500g is actually not that much. In a car crash accident the deceleration may range between (ca) 20 and 200g.
500g is just enough to prevent damage when dropping such chip on a concrete floor from a rather low height (less than half a meter?)

[Strong Eagle]

500g is actually not that much. In a car crash accident the deceleration may range between (ca) 20 and 200g.
500g is just enough to prevent damage when dropping such chip on a concrete floor from a rather low height (less than half a meter?)

Your brain will suffer significant damage if subject to a deceleration of 100g over about 5 milliseconds.

9g's is about the maximum a fighter pilot will sustain. The record, for survived deceleration on a test sled is about 46g's.
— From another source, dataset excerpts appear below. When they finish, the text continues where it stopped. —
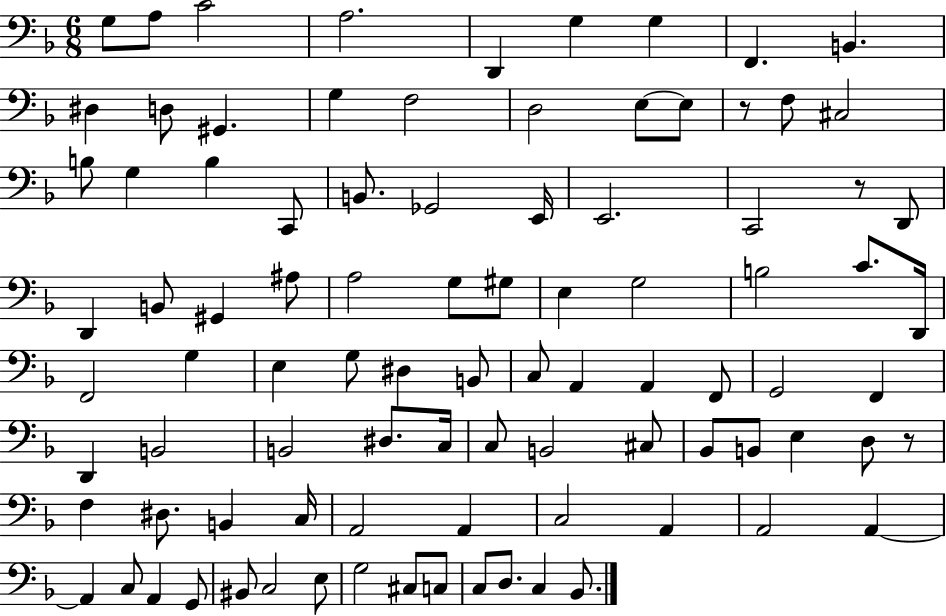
{
  \clef bass
  \numericTimeSignature
  \time 6/8
  \key f \major
  g8 a8 c'2 | a2. | d,4 g4 g4 | f,4. b,4. | \break dis4 d8 gis,4. | g4 f2 | d2 e8~~ e8 | r8 f8 cis2 | \break b8 g4 b4 c,8 | b,8. ges,2 e,16 | e,2. | c,2 r8 d,8 | \break d,4 b,8 gis,4 ais8 | a2 g8 gis8 | e4 g2 | b2 c'8. d,16 | \break f,2 g4 | e4 g8 dis4 b,8 | c8 a,4 a,4 f,8 | g,2 f,4 | \break d,4 b,2 | b,2 dis8. c16 | c8 b,2 cis8 | bes,8 b,8 e4 d8 r8 | \break f4 dis8. b,4 c16 | a,2 a,4 | c2 a,4 | a,2 a,4~~ | \break a,4 c8 a,4 g,8 | bis,8 c2 e8 | g2 cis8 c8 | c8 d8. c4 bes,8. | \break \bar "|."
}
500 is mighty big for humans.

Acceleration/deceleration is computed as a = (v - v0) / t and if v0 (end condition for deceleration) then simply v / t. So, the shorter the length of time it takes to go from some velocity 'v', the higher the deceleration.
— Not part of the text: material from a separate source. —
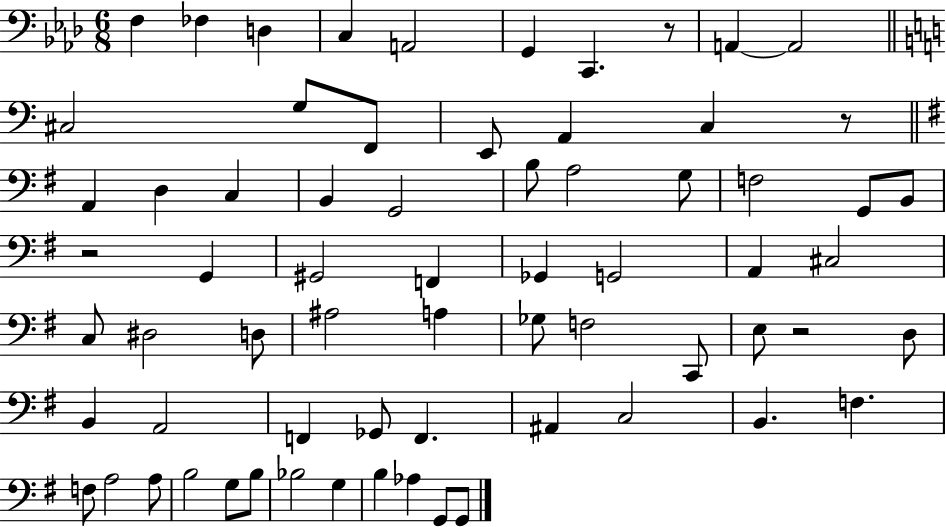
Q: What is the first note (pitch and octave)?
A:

This implies that the shorter the distance over which the deceleration occurs, the higher the deceleration value will be. This makes sense. You whack your head into a concrete floor, which is relatively incompressible, and the resultant g forces will be very high. Encase your head with a motorcycle helmet with 1.5 inches of foam and the distance over which the deceleration occurs is much larger resulting a net reduction in deceleration force.

If motorcyclists were willing to wear larger helmets, injuries would go down even more.

[x9200]

Yes, fine, correct, but a Russian ADC chip is hardly human so 500g for a chip or as a matter of fact, most modern electronic devices is nothing impressive.

[Strong Eagle]

Yes, fine, correct, but a Russian ADC chip is hardly human so 500g for a chip or as a matter of fact, most modern electronic devices is nothing impressive.

True - the average SSD these days are good for 1500 G's over .5 milliseconds.

[PNGMK]

this was for constant 500 G linear acceleration though... not just a single impulse.

[x9200]

this was for constant 500 G linear acceleration though... not just a single impulse.

I think it is something different:
1) not angular
2) linear over a fixed period - when a car accelerates, it's roughly linear, but deceleration (e.g. during crash) is almost never linear (could be exponential or worse).

[Strong Eagle]

this was for constant 500 G linear acceleration though... not just a single impulse.

I think it is something different:
1) not angular
2) linear over a fixed period - when a car accelerates, it's roughly linear, but deceleration (e.g. during crash) is almost never linear (could be exponential or worse).

The point that PNGMK is trying to make is that a car crash, linear deceleration or not, is of a very short duration... .5 to just a few milliseconds.

But, a constant 500g acceleration is something altogether different. A 500g acceleration from rest would have you at traveling about 25,000 meters per second after only 5 seconds of acceleration at that rate.